Extract:
|---|

De Sitter space and Entanglement

Apr 16, 2019, 2:00 PM


Oral Theoretical Physics Theoretical Physics


Mr Felipe Diaz (Universidad Andres Bello)


De Sitter space, unlike its negatively curved relative, consists of two disconnected boundaries and a causally disconnected interior. In this paper, we argue that the connectedness properties of de Sitter space naturally encode the notion entanglement. We propose an holographic description of an inertial observer in terms of a thermofield double state in the tensor product of the past and future Hilbert spaces, whereby the Gibbons--Hawking formula arises as the holographic entanglement entropy between the past and future conformal boundaries. When considering the entanglement between the two interior Rindler wedges, we show--with no need of holography--that the entanglement entropy between two antipodal and causally disconnected observers is given by a quarter of the area of a pair minimal surfaces. These surfaces are the set of fixed points of an $S^2/Z_q$ orbifold and their total area, when restricted to a single Rindler wedge, reduces to the area of the cosmological horizon (hence recovering the Gibbons--Hawking area law).

|---|

The data:

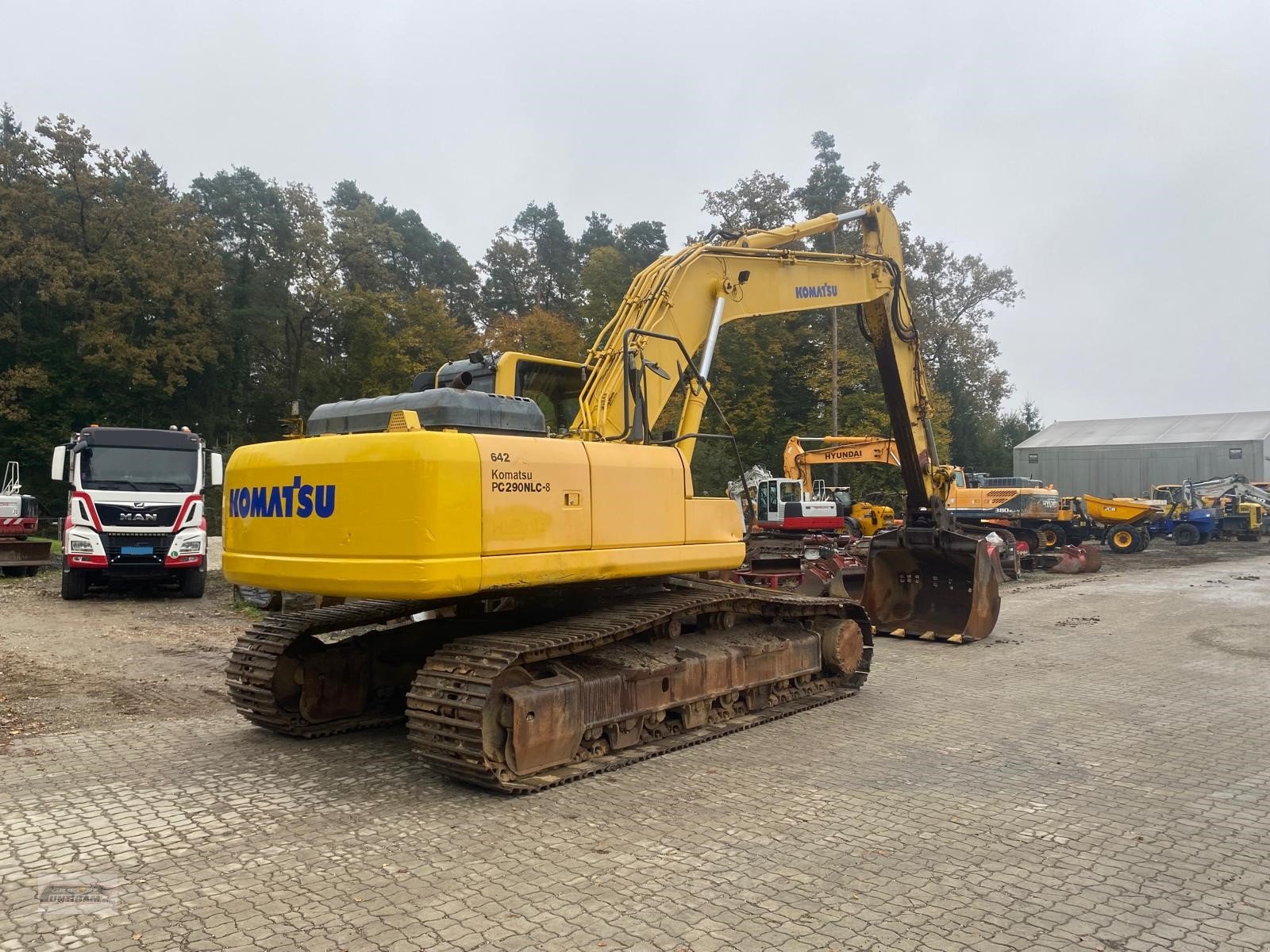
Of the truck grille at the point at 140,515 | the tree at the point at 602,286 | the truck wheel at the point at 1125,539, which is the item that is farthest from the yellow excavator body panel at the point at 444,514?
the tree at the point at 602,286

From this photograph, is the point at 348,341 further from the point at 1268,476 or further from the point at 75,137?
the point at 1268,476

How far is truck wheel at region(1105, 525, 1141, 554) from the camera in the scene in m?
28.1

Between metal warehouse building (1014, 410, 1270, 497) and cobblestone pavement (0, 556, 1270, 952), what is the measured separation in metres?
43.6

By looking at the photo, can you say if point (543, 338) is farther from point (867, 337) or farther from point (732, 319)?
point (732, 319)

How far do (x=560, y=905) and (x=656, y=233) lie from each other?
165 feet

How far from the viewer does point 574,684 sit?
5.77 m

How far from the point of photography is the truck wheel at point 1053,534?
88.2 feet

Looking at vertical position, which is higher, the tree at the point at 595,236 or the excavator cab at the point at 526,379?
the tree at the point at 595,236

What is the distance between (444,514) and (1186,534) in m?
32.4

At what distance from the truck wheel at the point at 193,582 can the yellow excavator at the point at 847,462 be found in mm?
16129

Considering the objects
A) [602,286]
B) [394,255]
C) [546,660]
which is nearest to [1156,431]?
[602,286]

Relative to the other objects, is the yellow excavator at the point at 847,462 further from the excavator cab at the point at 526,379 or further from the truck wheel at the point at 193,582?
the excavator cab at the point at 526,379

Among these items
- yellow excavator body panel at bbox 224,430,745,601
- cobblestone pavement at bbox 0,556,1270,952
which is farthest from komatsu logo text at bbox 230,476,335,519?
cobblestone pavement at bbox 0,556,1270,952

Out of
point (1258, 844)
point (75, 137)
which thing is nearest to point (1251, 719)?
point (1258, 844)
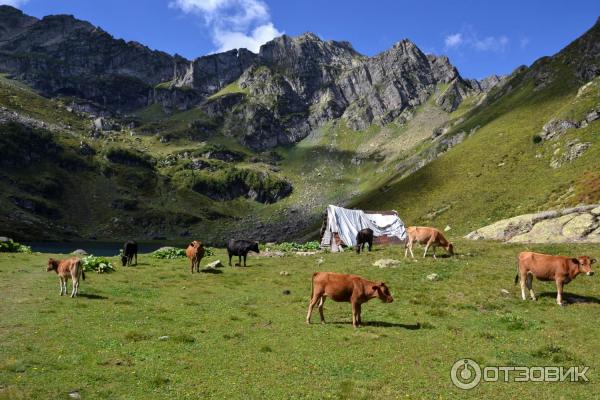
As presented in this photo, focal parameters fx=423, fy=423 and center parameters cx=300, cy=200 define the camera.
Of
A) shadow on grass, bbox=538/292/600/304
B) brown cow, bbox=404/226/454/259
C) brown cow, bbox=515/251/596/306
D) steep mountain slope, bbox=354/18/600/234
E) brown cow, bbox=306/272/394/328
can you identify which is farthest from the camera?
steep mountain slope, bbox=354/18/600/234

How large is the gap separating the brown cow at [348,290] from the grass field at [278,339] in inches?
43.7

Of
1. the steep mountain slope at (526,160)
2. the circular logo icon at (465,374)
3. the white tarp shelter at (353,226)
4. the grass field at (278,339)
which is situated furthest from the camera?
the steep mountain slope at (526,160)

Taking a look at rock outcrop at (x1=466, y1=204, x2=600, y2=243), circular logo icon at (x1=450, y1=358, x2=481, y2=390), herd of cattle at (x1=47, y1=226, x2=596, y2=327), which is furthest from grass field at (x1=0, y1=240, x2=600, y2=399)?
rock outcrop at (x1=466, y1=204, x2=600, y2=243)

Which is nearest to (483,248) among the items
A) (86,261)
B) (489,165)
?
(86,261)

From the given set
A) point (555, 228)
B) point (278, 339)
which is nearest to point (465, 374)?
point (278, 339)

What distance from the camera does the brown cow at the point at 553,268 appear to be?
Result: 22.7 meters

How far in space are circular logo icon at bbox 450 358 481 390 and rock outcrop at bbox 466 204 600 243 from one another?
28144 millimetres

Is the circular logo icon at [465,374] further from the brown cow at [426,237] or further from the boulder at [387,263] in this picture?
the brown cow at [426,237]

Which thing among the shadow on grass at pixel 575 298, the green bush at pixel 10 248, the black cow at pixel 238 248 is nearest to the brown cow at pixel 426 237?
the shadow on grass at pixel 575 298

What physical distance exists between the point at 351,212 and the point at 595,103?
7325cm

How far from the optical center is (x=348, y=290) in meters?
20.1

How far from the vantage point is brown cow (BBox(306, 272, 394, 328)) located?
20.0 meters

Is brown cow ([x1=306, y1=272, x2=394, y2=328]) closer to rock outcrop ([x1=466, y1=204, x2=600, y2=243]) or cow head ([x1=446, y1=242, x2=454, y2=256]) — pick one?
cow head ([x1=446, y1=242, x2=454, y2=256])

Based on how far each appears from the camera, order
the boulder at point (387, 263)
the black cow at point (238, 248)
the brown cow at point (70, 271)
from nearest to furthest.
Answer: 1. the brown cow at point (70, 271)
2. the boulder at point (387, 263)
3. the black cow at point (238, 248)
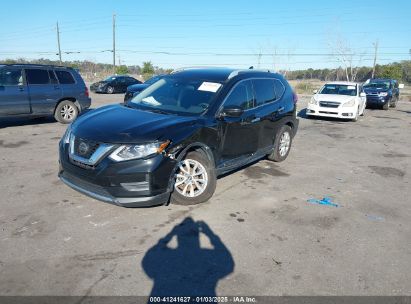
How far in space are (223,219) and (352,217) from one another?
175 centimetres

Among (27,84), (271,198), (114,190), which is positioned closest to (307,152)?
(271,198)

|---|

Goals:
1. Pick out each line of the entries that contains the word "panel".
2. Write the next part of the abstract on de Sitter space and entanglement, picking up after its final sentence.

In response:
1.
Of the truck grille at the point at 140,515 | the tree at the point at 602,286 | the truck wheel at the point at 1125,539, which is the item that is farthest from the yellow excavator body panel at the point at 444,514?
- yellow excavator body panel at bbox 224,430,745,601

2.
In this presentation I will give an introduction to de Sitter space and some holographic prescriptions on this background. Also how a deformation of the space, generated by the inclusion of observers allow us to obtain some quantum quantities like entanglement entropy.
This deformation generate defects that can be described with the Liouville theory, and also allow us to mimic the Kerr/CFT correspondence and made use of conformal field theory tools in order to describe the Cosmological Horizon.

Primary author

Mr Felipe Diaz (Universidad Andres Bello)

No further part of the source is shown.